You’ve met them: the little girl who went to space camp or the boy wouldn’t stop talking about dinosaurs. They’re the kids who are oft called nerds, geeks or dorks by classmates, who grasp math equations and science concepts easily, and who may know more than their teachers. But the typecast is not always correct, and misconceptions abound in the case of the gifted child. No definition is universally agreed upon, and interpretations of the terms “gifted” and “talented” are seemingly eternal.

Like all people, the gifted come in different shapes and sizes, have different needs and excel at different subjects. As students, they are not necessarily the ones who turn their homework in on time or who raise their hand eagerly every time the teacher asks a question.

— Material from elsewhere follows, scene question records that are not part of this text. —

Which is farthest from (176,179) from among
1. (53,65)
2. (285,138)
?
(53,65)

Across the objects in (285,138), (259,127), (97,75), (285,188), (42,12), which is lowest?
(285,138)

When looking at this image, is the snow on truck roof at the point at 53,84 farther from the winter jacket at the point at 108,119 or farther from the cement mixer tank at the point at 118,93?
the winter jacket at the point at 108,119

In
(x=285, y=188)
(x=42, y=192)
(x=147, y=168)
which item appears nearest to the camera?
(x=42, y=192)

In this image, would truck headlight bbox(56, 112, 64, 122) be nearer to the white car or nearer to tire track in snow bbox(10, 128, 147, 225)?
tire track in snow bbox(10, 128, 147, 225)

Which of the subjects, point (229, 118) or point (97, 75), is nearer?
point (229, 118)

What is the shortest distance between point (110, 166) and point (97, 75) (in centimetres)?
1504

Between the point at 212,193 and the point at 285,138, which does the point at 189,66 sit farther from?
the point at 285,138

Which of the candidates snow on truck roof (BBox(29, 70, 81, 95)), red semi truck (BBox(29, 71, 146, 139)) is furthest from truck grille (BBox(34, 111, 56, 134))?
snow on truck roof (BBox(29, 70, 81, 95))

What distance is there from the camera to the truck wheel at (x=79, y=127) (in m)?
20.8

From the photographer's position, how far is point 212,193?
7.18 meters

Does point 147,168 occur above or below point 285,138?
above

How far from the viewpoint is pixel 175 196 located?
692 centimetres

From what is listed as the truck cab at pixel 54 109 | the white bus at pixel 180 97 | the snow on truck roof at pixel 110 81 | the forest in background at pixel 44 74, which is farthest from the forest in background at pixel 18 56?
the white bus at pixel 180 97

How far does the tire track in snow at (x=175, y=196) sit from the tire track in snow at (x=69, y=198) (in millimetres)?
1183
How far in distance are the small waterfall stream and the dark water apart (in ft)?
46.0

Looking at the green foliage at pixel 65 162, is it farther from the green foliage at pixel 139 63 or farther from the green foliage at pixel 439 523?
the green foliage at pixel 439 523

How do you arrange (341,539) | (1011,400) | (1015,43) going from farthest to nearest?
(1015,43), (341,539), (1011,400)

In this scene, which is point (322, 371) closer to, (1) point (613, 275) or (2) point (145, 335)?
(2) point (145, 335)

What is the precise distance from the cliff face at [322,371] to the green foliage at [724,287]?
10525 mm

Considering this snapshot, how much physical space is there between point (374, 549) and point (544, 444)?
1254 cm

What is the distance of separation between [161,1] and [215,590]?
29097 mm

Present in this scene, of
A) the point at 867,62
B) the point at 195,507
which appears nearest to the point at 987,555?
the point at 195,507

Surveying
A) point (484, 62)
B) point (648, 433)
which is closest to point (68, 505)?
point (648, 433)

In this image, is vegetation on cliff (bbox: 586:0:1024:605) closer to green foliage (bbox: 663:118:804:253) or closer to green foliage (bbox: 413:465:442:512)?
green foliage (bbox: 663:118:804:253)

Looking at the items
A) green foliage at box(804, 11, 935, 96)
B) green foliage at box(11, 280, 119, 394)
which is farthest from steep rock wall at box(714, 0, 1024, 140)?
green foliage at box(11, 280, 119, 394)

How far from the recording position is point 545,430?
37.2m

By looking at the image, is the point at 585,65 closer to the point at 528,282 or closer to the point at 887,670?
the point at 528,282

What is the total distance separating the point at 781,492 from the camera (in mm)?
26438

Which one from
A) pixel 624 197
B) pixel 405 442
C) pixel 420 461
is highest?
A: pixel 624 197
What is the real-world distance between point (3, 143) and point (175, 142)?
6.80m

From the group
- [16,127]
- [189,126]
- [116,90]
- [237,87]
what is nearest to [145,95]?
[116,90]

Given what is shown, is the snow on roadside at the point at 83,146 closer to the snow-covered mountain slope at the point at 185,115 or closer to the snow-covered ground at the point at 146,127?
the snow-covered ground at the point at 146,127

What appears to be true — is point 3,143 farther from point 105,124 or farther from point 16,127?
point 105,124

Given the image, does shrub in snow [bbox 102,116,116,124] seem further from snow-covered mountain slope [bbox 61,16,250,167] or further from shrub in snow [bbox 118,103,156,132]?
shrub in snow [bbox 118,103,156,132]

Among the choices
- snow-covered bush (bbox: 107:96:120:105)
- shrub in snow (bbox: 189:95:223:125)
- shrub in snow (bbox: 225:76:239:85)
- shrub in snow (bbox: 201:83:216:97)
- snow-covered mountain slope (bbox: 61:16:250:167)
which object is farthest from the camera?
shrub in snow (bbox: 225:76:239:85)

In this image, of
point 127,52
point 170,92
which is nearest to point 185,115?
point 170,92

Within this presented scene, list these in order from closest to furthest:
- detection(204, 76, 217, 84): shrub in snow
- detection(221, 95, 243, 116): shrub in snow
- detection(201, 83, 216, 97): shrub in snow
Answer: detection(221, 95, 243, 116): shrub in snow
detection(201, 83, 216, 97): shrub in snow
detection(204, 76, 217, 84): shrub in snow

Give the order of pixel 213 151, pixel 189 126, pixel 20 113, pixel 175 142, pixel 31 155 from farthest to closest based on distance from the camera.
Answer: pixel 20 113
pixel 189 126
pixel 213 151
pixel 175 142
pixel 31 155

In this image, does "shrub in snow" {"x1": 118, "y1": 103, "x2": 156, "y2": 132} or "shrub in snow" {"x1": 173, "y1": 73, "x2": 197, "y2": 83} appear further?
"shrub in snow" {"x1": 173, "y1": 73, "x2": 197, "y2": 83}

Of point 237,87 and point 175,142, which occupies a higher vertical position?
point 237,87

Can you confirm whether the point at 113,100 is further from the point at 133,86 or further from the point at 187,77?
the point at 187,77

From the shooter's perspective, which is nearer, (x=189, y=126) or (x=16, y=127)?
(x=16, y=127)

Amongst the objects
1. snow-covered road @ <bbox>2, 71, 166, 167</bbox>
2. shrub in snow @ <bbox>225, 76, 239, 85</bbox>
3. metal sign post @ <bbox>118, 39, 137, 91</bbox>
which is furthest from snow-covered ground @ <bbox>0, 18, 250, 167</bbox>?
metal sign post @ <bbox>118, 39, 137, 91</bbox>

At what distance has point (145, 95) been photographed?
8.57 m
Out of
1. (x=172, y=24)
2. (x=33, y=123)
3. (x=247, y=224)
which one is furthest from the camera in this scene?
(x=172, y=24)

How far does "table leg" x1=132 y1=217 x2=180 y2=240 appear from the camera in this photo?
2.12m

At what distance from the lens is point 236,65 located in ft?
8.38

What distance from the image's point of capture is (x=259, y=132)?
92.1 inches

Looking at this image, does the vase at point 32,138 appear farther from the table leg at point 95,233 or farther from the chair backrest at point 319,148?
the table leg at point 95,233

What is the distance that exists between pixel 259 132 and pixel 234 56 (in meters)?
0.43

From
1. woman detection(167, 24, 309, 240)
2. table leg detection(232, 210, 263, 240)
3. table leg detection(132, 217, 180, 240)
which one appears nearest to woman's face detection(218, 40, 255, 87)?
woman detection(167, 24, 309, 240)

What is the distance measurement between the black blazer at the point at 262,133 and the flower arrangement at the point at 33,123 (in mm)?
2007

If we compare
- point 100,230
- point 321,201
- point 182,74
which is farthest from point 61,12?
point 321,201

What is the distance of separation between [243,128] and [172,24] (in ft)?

Experts emphasize that highly intelligent kids, while brimming with intellectual potential, have needs that are not always met in traditional classrooms: Gifted children commonly have divergent thinking or visual-spatial learning styles that need extra care; some research indicates gifted kids are more likely to drop out of school or get into trouble with law enforcement, to have depression or anxiety; and emotionally, they often become isolated from their peers, are perfectionists and are extremely hard on themselves. It’s estimated that 20–25 percent of gifted children have social and emotional issues, almost double the rate for the general population of students.

Thusly, the common perception of educating a gifted student—that they don’t need extra support because they already understand the lessons being taught—flies in the face of the reality.

“I kind of consider it a learning style. Gifted is a terrible term for it. It’s not like a gift, in which they don’t need help from teachers,” said Debra Goldberg, who is a mother of two highly gifted teens in Boulder County. “…And it’s often the public’s perception that they will make it on their own. Research says this is not true. The more highly gifted a kid is, the harder it is for them to be identified and the more likely they are to have social or emotional problems, because they are so different.”

Certain expectations come with being labeled gifted, and that can be a lot for a child to handle, especially in school. Many sources interviewed for this article say keeping gifted students engaged—potentially nurturing the next Bill Gates, Maya Angelou or Mark Zuckerberg—comes down to keeping them challenged in the classroom.

“All students need to work hard,” Omdal said. “And it helps society for schools to help create students who are ready to solve the problems of the world.”